I'm glad to know that I'm not the only one with the "Genealogy Mailbox Blues." For the first time in my life, I actually asked a private researcher to do some work for me. I didn't have a choice - the local Catholic church archives do not permit research but they do allow one of their assistants to do research for a fee. He's promised that he's mailing the report to me this week, but so far, no joy! I can't wait to get this information. Maybe tomorrow...

But isn't it exciting when something you weren't expecting comes in the post? There is a lot to be said for writing letters and sending information the old fashioned way to elderly relatives when they send you photos and letters back. Such a lovely surprise and actually being able to handle the information makes it so much more tangible and easy to assimilate deosn't it? But then I can't think properly unless I have a pen and paper to hand. A bit Pavlovian really.

I ordered a birth certificate from England and found it took longer than they originally indicated. I was checking the mailbox daily too. There is no way to contact them directly to make sure the order was received, etc. But it finally arrived and was exciting as it gave my great grandmother's madien name, great grandfather's occupation, and the address where my grandfather was born. I think I have found their marriage listed in the registry and plan to order that next.

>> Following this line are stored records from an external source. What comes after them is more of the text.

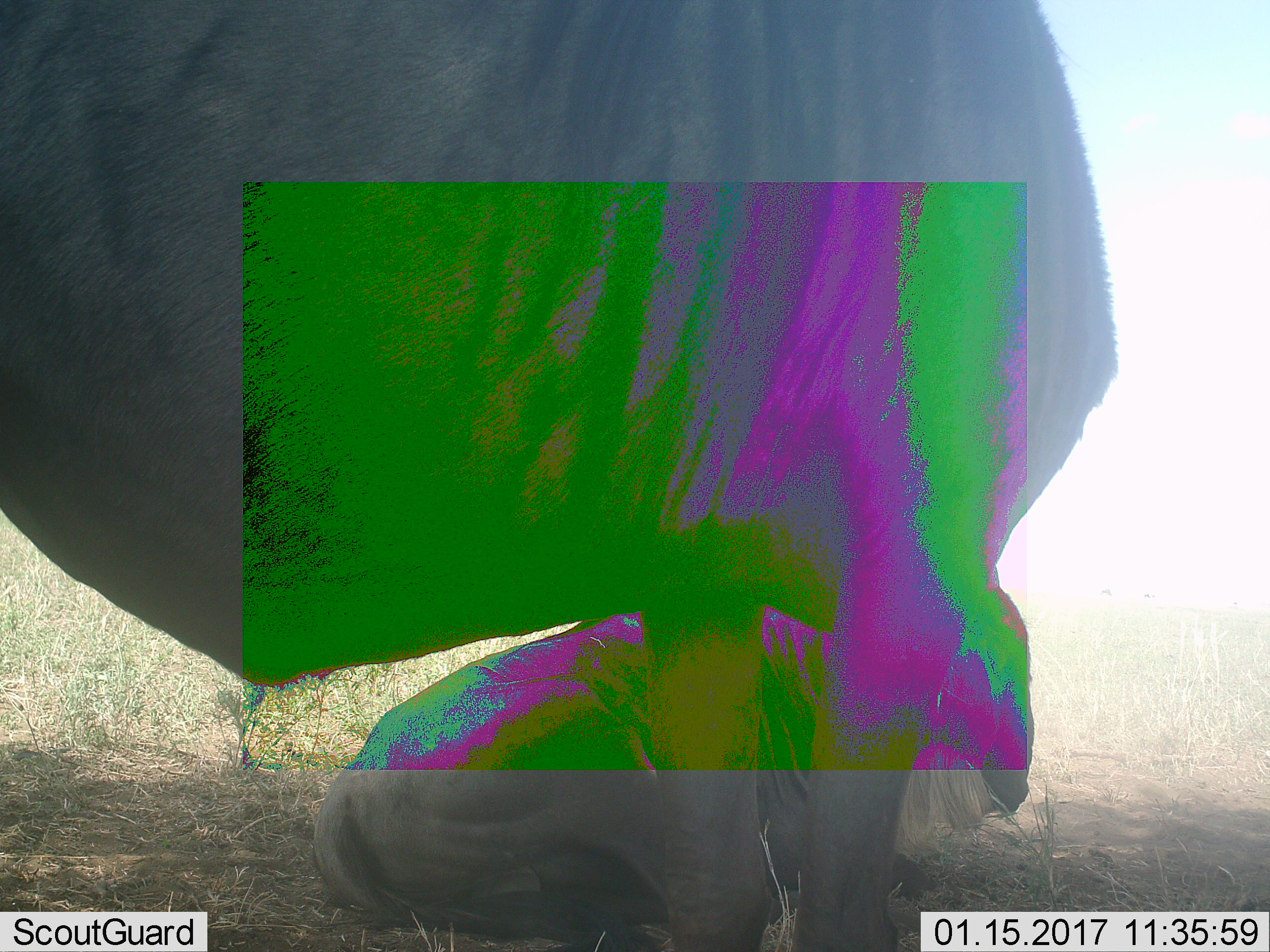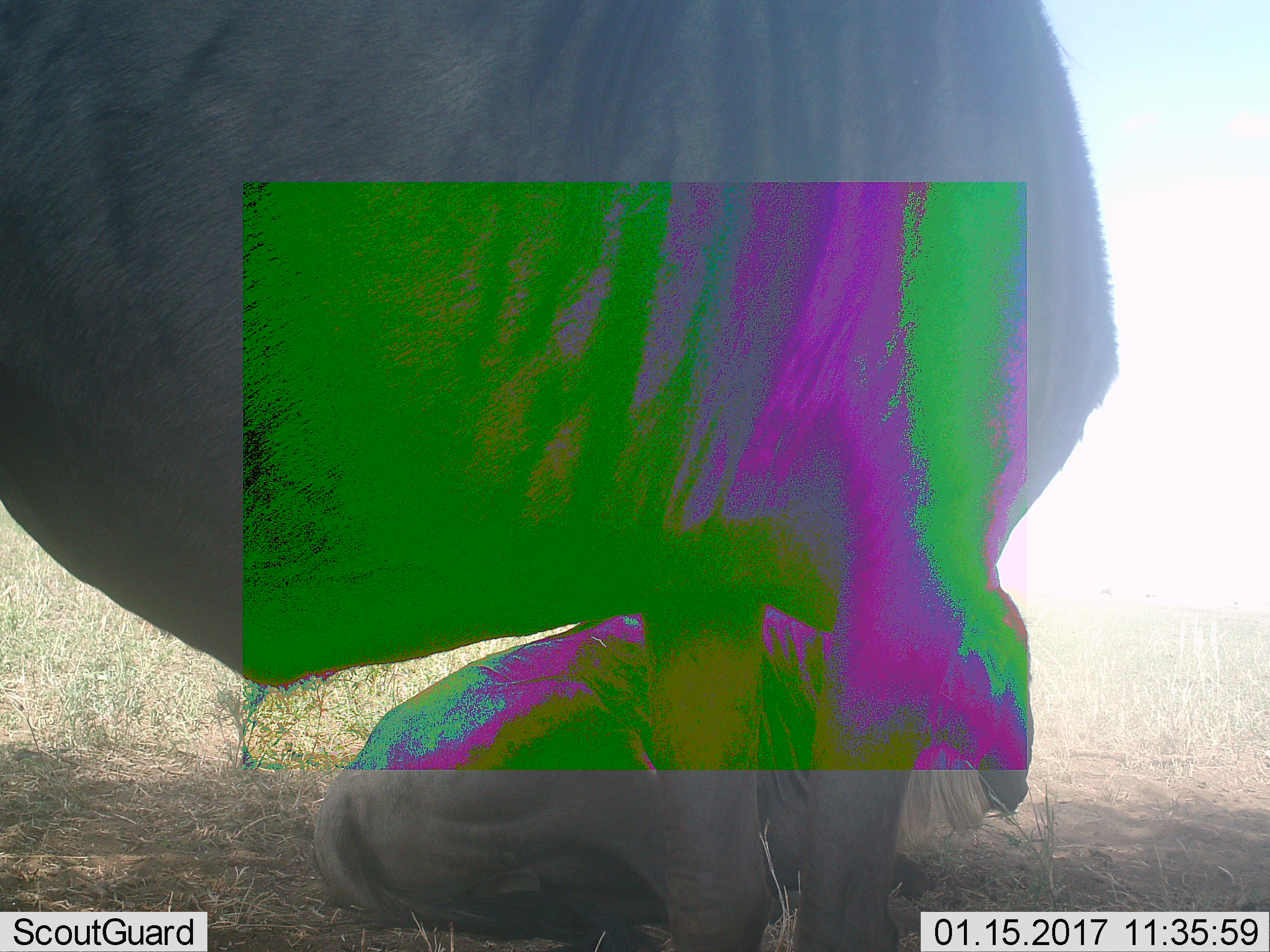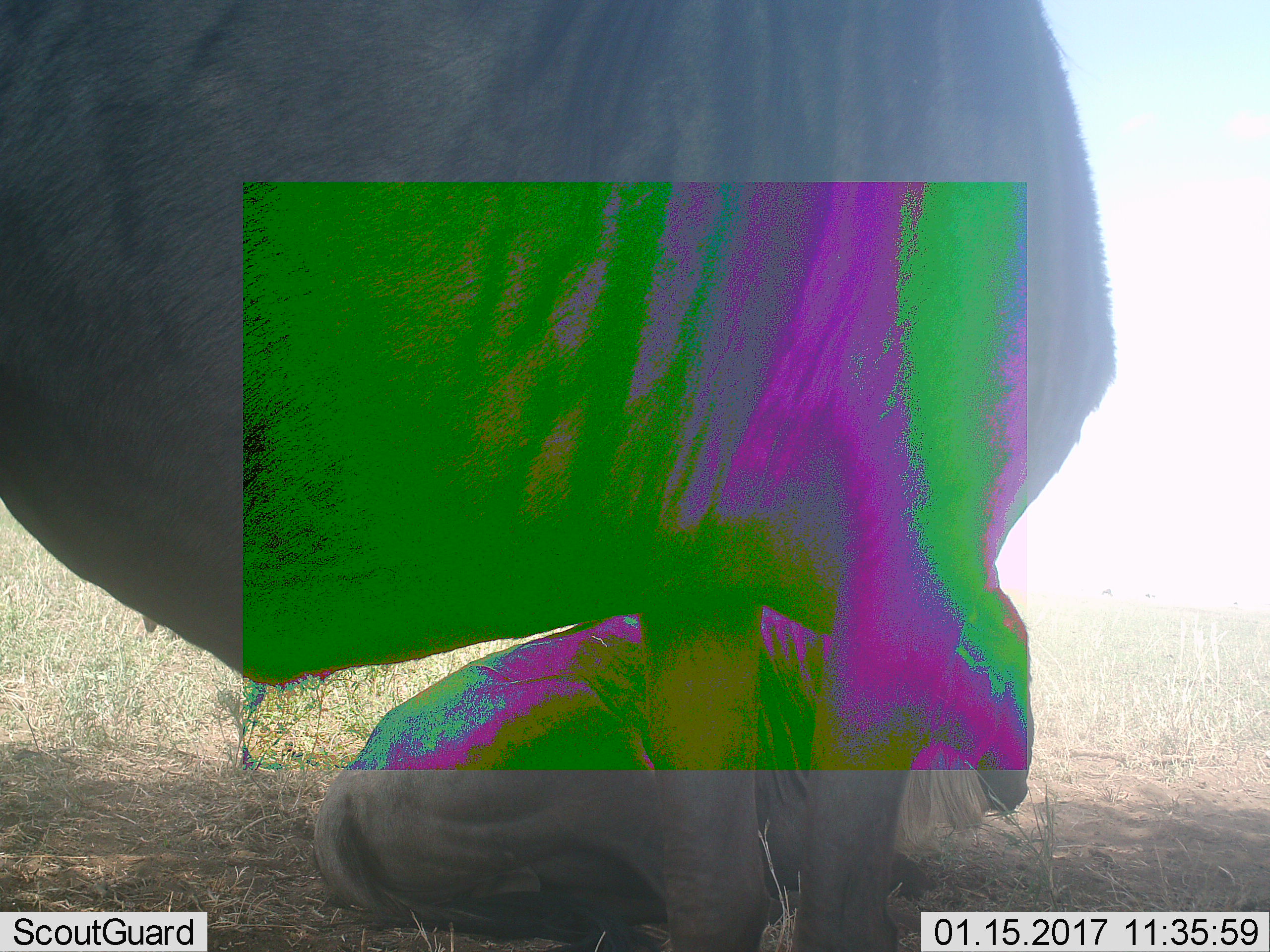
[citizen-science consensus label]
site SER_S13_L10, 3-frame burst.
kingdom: Animalia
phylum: Chordata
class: Mammalia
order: Artiodactyla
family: Bovidae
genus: Connochaetes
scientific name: Connochaetes taurinus taurinus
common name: blue wildebeest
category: wildebeestblue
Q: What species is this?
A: Wildebeestblue (blue wildebeest) (Connochaetes taurinus taurinus).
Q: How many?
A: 2.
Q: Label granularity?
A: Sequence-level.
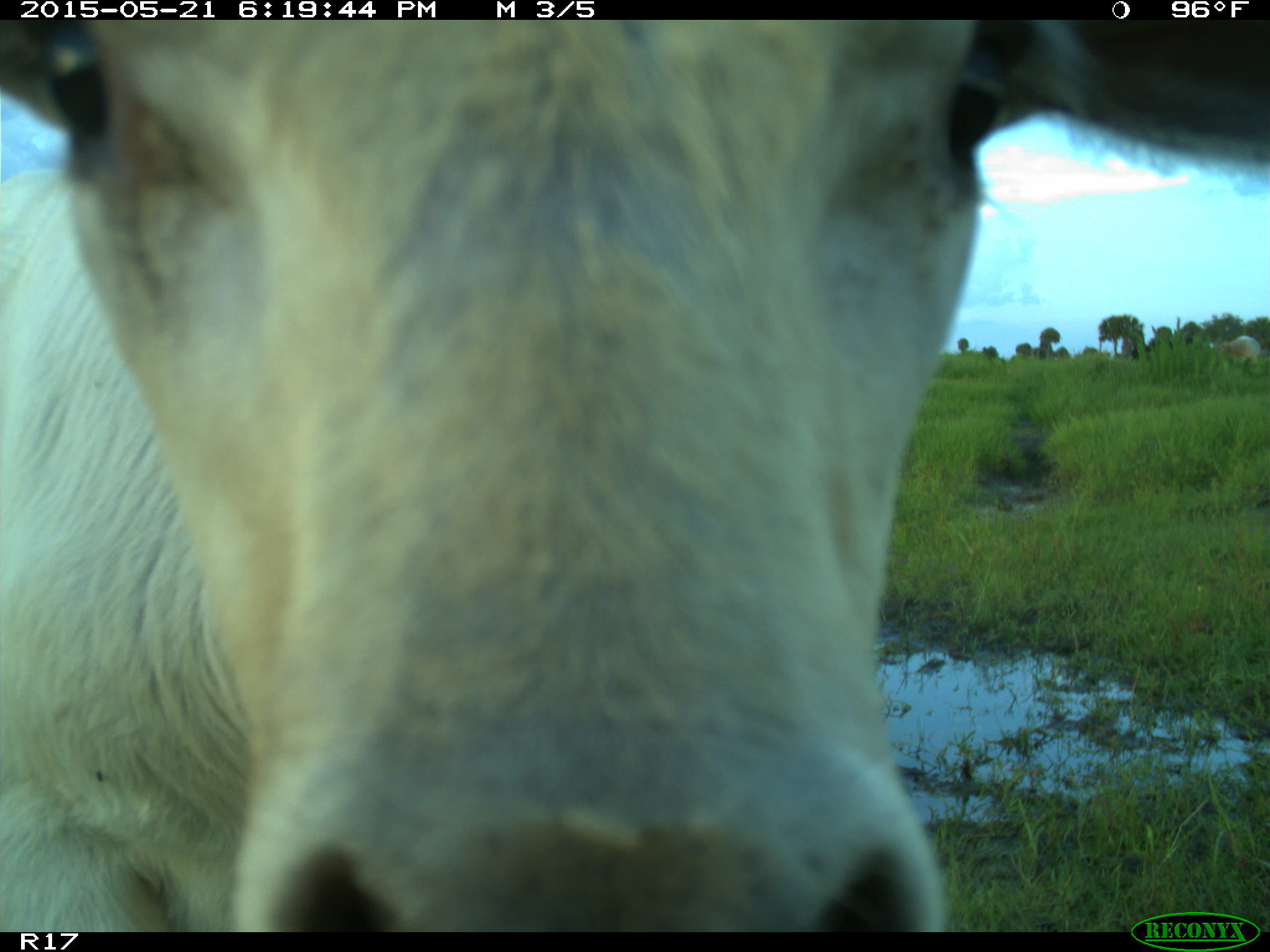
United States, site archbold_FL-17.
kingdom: Animalia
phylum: Chordata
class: Mammalia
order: Artiodactyla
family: Bovidae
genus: Bos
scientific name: Bos taurus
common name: domestic cow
Bos taurus (domestic cow).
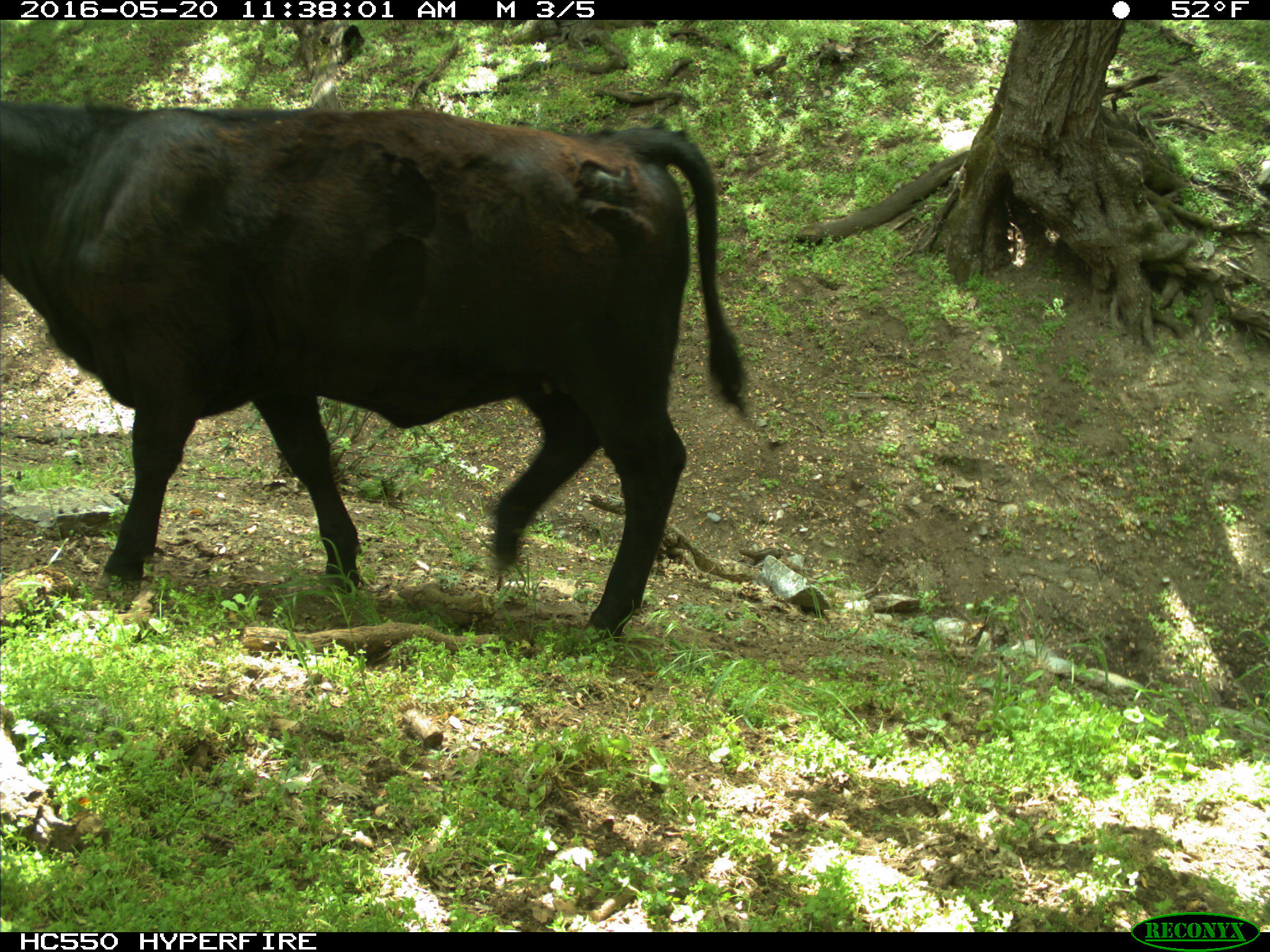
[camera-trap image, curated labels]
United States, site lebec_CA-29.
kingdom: Animalia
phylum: Chordata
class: Mammalia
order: Artiodactyla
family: Bovidae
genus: Bos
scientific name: Bos taurus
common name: domestic cow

When ordering BMD certificates from England you may get quicker and more personal service if you contact the registrar of the district where the event was recorded rather than the General Register Office. If you know the correct office, its details including address and telephone number can be found on this DirectGov page
I used this method to get a copy of my great uncle's death record from Yorkshire and the registrar confirmed some extra detail over the phone to make sure I was getting the right certificate before putting it in the post the same day.